Transcribe all of the data verbatim, please, and leave out its pictures.

(Saved entries)
──────
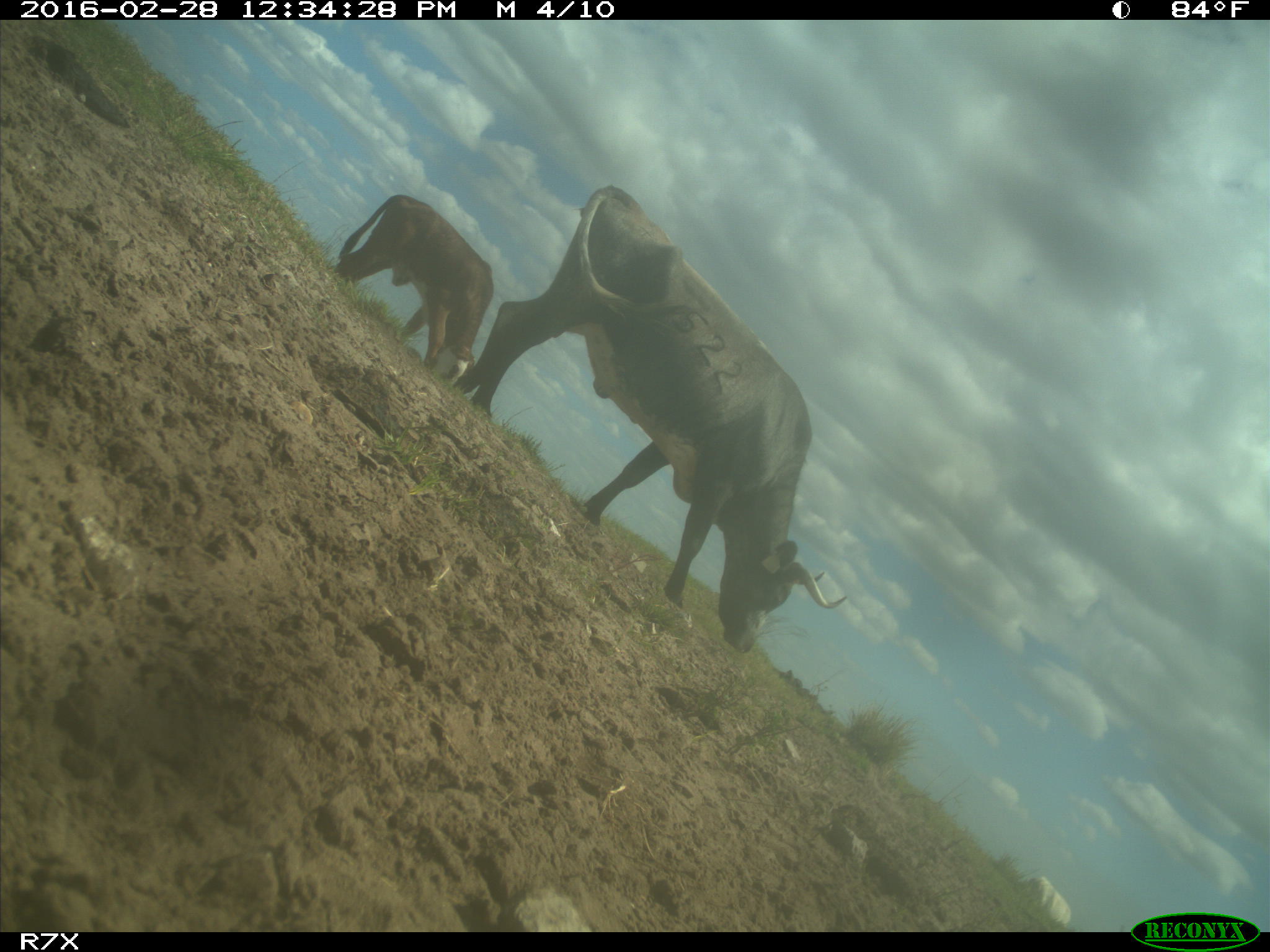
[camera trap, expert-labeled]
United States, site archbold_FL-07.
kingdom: Animalia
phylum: Chordata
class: Mammalia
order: Artiodactyla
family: Bovidae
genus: Bos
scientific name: Bos taurus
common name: domestic cow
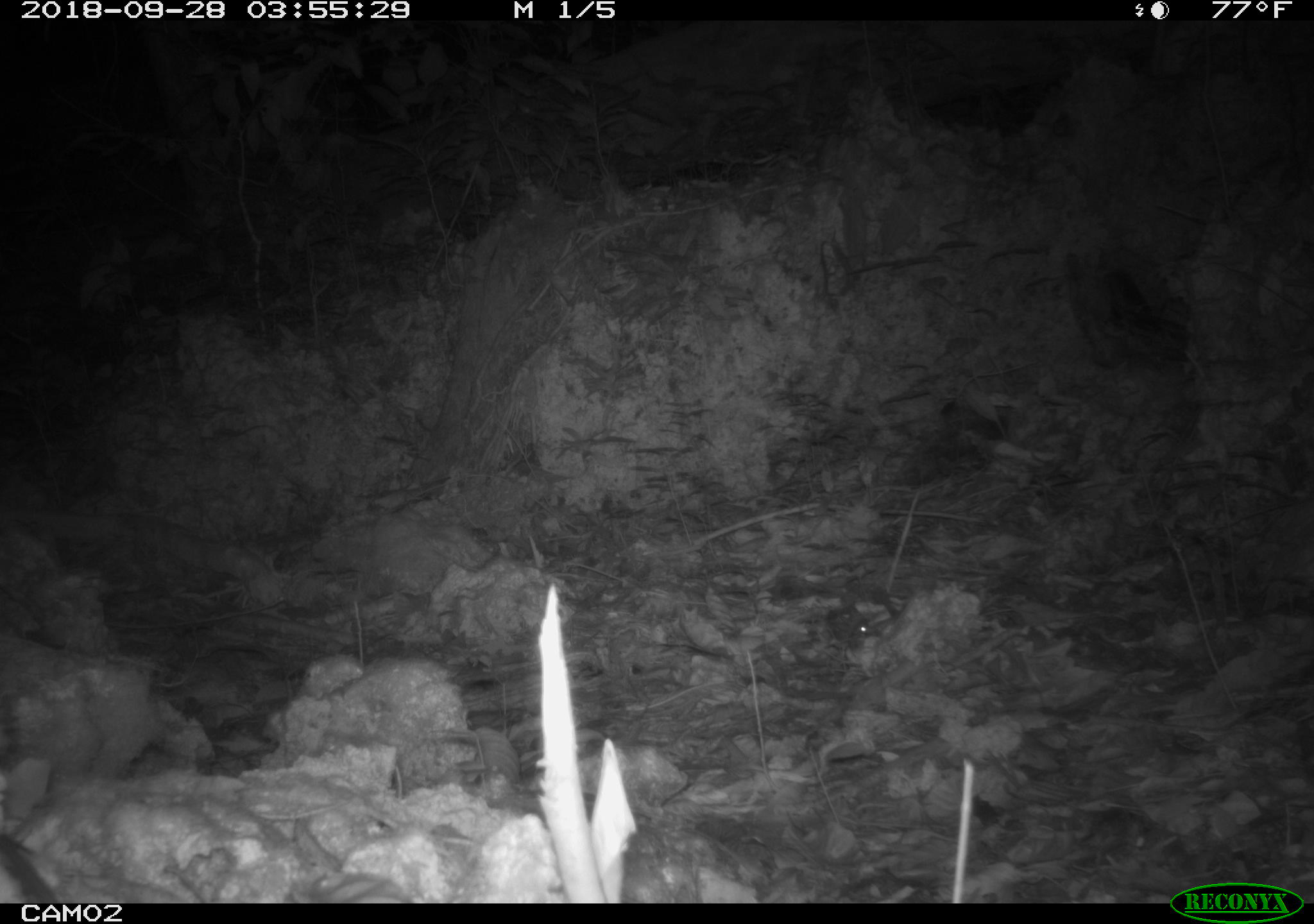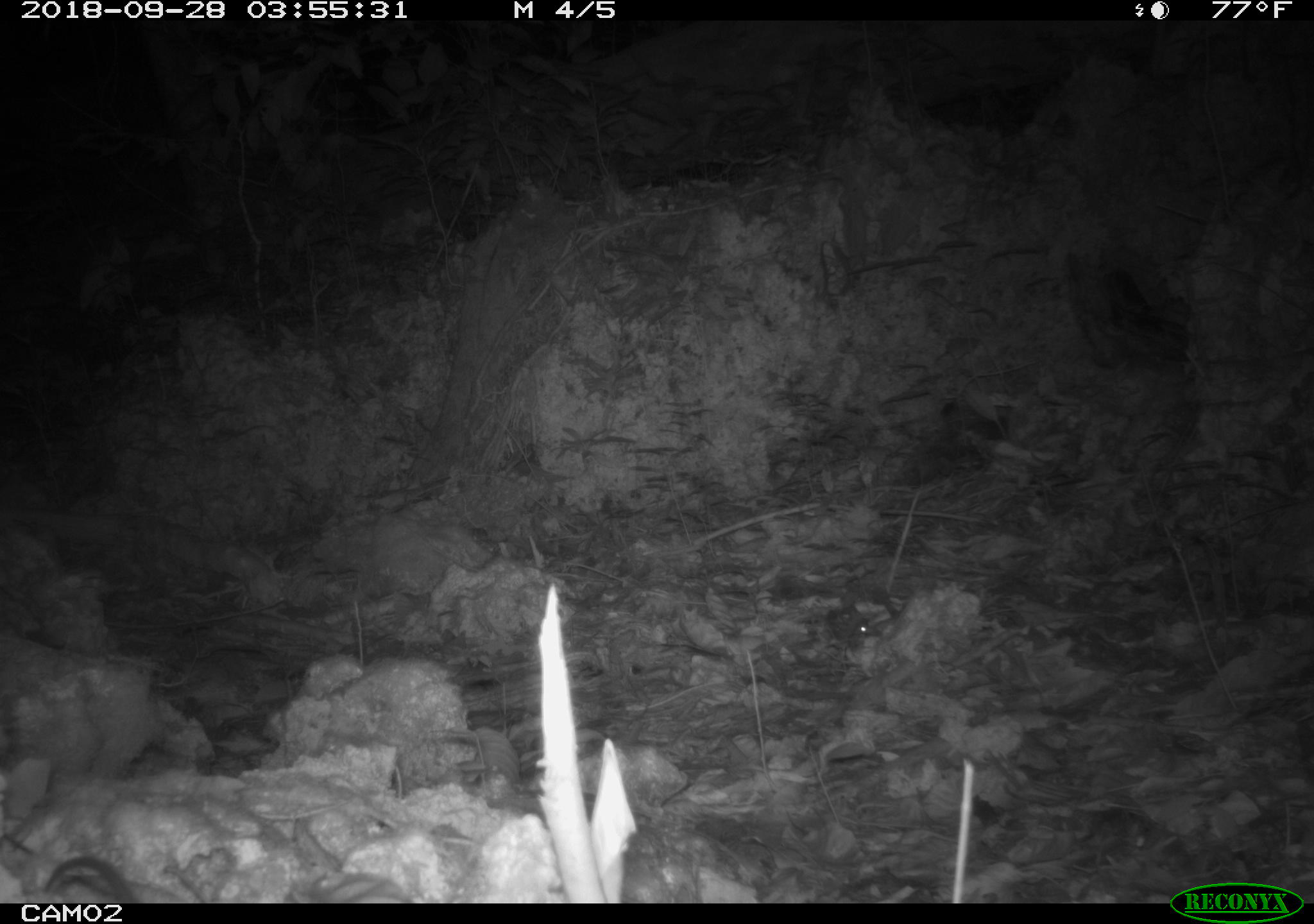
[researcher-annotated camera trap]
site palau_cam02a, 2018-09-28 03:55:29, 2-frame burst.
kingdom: Animalia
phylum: Chordata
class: Mammalia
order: Rodentia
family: Muridae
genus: Rattus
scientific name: Rattus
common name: rat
Rat (Rattus).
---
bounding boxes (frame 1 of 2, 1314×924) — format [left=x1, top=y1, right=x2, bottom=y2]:
unknown: [left=0, top=823, right=64, bottom=901]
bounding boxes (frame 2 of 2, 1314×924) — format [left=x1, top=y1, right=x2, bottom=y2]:
rat: [left=36, top=848, right=144, bottom=905]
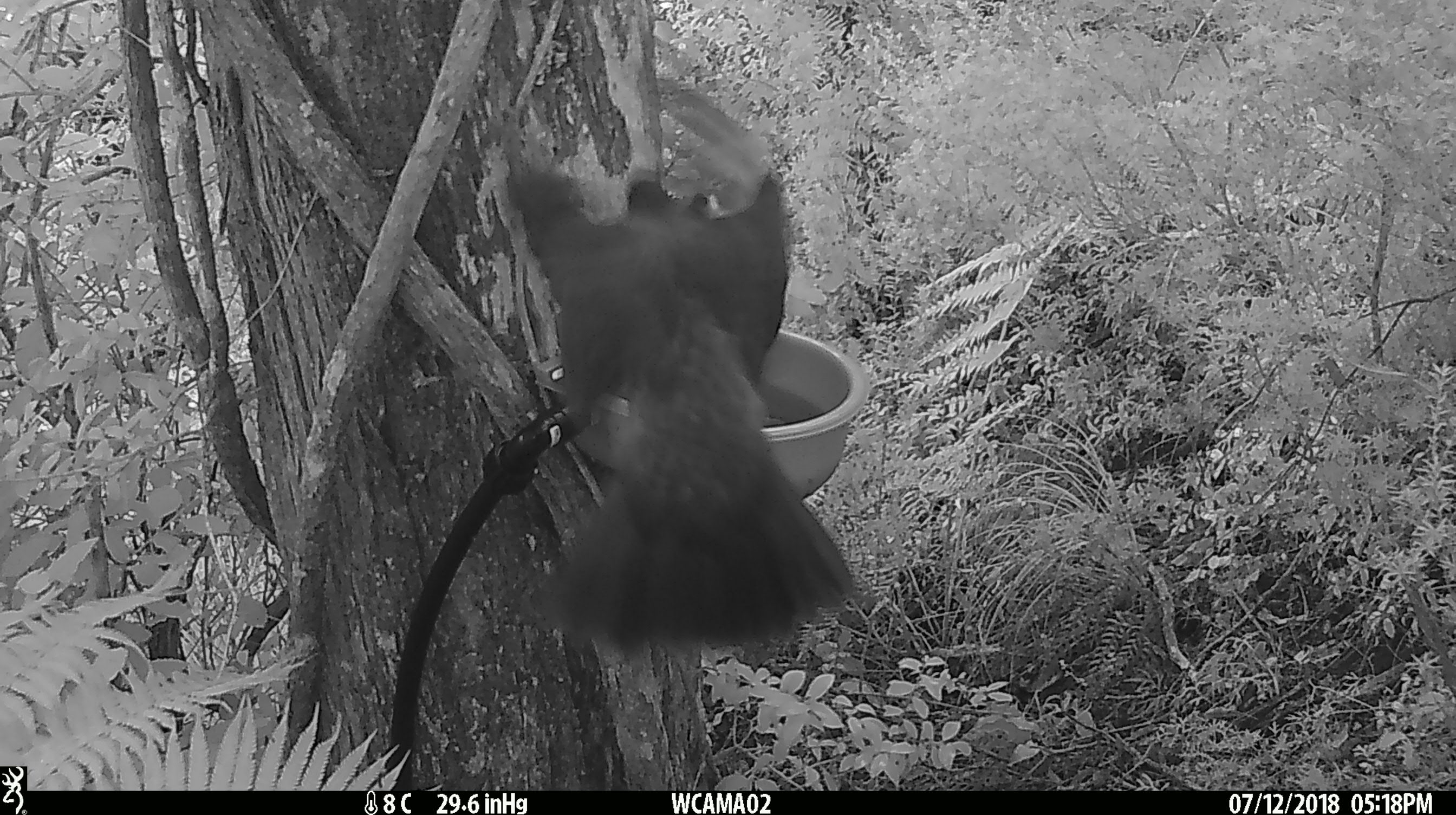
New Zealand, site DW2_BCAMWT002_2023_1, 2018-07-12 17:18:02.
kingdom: Animalia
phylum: Chordata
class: Aves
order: Columbiformes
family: Columbidae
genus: Hemiphaga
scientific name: Hemiphaga novaeseelandiae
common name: new zealand pigeon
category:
──────
**Problem solution**
[camera trap, expert-labeled]
United States, site archbold_FL-07.
kingdom: Animalia
phylum: Chordata
class: Mammalia
order: Artiodactyla
family: Bovidae
genus: Bos
scientific name: Bos taurus
common name: domestic cow
[researcher-annotated camera trap]
site palau_cam02a, 2018-09-28 03:55:29, 2-frame burst.
kingdom: Animalia
phylum: Chordata
class: Mammalia
order: Rodentia
family: Muridae
genus: Rattus
scientific name: Rattus
common name: rat
Rat (Rattus).
---
bounding boxes (frame 1 of 2, 1314×924) — format [left=x1, top=y1, right=x2, bottom=y2]:
unknown: [left=0, top=823, right=64, bottom=901]
bounding boxes (frame 2 of 2, 1314×924) — format [left=x1, top=y1, right=x2, bottom=y2]:
rat: [left=36, top=848, right=144, bottom=905]
New Zealand, site DW2_BCAMWT002_2023_1, 2018-07-12 17:18:02.
kingdom: Animalia
phylum: Chordata
class: Aves
order: Columbiformes
family: Columbidae
genus: Hemiphaga
scientific name: Hemiphaga novaeseelandiae
common name: new zealand pigeon
category:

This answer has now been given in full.